Transparency International Releases 2009 Corruption Perceptions Index; Calls Overall Results a "Great Concern"
Transparency International today released its annual 2009 Corruption Perceptions Index (CPI) that measures the perceived levels of public-sector corruption in countries. The 2009 CPI scores 180 countries on a scale from zero (highly corrupt) to ten (highly clean) using 13 sources from 10 independent
institutions. All sources measure the overall extent of corruption (frequency and/or size of bribes) in the public and political sectors of numerous countries.

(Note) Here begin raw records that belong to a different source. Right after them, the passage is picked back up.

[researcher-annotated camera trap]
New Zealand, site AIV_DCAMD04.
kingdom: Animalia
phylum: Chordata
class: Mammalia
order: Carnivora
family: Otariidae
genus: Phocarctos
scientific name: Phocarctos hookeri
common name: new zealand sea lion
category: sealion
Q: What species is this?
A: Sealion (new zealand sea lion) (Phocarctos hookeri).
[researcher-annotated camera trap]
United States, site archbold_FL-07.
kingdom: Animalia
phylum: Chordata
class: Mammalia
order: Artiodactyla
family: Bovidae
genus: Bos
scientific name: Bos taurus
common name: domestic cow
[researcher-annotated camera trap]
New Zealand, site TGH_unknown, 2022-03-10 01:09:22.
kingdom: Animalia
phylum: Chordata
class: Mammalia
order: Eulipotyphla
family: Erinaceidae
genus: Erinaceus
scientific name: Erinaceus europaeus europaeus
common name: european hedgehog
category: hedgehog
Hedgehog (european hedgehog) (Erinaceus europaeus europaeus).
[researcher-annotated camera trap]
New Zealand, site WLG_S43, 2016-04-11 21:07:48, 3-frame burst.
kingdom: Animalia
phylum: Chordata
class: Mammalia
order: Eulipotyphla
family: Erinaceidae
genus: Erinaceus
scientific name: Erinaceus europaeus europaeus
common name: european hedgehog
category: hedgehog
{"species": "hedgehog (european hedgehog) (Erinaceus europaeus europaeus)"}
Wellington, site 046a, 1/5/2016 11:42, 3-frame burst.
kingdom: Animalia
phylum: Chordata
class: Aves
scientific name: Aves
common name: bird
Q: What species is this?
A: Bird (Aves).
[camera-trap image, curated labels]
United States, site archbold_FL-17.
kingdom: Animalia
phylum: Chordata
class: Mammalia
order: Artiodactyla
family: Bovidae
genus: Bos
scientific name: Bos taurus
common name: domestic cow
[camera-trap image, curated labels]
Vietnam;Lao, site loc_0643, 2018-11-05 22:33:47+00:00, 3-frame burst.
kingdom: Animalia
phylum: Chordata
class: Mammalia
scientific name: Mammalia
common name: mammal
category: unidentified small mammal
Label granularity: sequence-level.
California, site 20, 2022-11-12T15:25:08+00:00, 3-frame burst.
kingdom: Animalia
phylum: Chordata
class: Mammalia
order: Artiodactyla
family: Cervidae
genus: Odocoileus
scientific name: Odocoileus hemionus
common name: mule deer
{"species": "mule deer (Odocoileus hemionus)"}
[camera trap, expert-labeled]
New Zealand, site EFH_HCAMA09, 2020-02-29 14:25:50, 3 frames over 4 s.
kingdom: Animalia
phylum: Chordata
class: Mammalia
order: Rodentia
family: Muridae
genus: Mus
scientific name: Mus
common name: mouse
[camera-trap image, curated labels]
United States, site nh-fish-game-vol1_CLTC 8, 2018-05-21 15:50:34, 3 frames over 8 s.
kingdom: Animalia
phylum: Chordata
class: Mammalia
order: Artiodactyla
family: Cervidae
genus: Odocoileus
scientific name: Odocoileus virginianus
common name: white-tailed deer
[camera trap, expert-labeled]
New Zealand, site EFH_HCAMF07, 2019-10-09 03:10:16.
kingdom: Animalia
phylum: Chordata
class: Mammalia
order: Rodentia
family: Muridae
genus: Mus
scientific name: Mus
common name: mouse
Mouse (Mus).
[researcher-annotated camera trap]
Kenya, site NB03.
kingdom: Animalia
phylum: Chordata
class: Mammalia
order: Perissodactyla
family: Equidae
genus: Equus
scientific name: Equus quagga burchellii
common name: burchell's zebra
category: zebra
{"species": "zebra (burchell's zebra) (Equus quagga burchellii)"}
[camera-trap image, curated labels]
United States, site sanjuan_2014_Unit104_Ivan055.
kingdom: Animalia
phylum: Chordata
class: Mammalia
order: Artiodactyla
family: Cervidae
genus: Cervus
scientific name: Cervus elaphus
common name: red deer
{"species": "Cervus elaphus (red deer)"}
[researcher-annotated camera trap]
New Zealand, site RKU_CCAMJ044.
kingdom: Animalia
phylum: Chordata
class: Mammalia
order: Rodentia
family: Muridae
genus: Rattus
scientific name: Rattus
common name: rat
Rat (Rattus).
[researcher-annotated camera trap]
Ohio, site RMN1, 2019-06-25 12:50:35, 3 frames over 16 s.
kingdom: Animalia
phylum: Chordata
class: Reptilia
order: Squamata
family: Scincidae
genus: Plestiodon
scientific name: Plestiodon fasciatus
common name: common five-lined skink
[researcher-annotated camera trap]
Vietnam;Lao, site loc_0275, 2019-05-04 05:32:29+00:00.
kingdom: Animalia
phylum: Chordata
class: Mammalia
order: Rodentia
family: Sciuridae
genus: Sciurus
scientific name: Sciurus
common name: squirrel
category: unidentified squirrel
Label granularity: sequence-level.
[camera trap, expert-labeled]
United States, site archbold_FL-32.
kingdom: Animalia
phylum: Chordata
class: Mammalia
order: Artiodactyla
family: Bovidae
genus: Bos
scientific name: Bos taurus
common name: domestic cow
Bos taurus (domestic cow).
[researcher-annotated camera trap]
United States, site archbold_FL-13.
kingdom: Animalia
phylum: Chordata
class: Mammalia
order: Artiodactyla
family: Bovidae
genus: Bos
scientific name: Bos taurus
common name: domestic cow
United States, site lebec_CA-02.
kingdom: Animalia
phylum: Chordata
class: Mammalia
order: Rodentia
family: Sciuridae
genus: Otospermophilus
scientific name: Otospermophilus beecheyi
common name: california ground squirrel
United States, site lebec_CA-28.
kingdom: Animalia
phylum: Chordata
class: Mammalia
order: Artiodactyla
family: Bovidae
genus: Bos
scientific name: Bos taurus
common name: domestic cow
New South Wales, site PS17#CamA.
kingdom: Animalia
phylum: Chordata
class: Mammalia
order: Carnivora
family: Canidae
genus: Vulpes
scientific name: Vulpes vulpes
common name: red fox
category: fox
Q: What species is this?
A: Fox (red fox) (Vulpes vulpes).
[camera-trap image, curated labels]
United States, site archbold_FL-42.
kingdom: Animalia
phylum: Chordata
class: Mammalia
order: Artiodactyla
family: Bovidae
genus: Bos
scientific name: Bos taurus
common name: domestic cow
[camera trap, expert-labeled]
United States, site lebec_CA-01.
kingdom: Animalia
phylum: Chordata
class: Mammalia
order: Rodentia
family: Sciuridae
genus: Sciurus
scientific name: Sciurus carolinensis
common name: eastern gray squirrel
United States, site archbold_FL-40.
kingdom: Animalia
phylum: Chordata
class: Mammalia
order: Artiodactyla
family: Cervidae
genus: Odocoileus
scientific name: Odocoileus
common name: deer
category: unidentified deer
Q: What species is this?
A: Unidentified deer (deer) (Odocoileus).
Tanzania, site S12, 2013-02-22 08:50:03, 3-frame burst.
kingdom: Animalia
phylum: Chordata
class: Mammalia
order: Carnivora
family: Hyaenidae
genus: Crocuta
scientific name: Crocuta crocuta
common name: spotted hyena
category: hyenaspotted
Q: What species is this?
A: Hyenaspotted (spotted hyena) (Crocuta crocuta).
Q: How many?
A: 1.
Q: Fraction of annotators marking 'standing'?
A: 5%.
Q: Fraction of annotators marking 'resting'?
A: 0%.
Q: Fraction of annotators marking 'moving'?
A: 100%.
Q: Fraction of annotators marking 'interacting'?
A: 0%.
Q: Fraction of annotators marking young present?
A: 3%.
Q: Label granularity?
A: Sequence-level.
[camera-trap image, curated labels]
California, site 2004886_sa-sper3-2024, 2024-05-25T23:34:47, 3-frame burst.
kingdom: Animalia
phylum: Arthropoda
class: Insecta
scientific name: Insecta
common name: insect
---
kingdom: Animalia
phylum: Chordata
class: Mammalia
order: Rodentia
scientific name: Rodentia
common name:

Transparency International's CPI is a very useful tool for determining the extent and risk of corruption in countries where companies conduct business.
Highest scorers in the 2009 CPI are New Zealand at 9.4, Denmark at 9.3, Singapore and Sweden tied at 9.2 and Switzerland at 9.0. These scores reflect political stability, long-established conflict of interest regulations and solid, functioning public institutions.
Japan and the United Kingdom are both ranked 17th (7.7) and the United States is ranked 19th (7.5)
Not surprisingly, fragile, unstable countries that have been scarred by war and ongoing conflict linger at the bottom of the index. These countries include: Somalia, ranked 180th with a score of 1.1, Afghanistan at 1.3, Myanmar at 1.4 and Sudan tied with Iraq at 1.5. Nigeria is ranked 130th with a score of 2.5.
The vast majority of the 180 countries included in the 2009 CPI scored below five.
Countries experiencing significant declines in their CPI score from 2008 to 2009 were Bahrain, Greece, Iran, Malaysia, Malta and Slovakia.
Countries that improved their CPI scores from 2008 to 2009 were Bangladesh, Belarus, Guatemala, Lithuania, Moldova, Montenegro, Poland, Syria and Tonga.
According to Transparency International:
A table showing the complete list of scores of each country included in the 2009 CPI can be found here.
Overall results in the 2009 index are of great concern because corruption continues to lurk where opacity rules, where institutions still need strengthening and where governments have not implemented anti-corruption legal frameworks.
Even industrialized countries cannot be complacent: the supply of bribery and the facilitation of corruption often involve businesses based in their countries. Financial secrecy jurisdictions, linked to many countries that top the CPI, severely undermine efforts to tackle corruption and recover stolen assets.
An interactive map showing the scores of each country included in the 2009 CPI can be found here.
Transparency International is a non-partisan network of more than 90 locally established national chapters aimed at fighting corruption by bringing together relevant players from government, civil society, business and the media to promote transparency in elections, in public administration, in procurement and in business.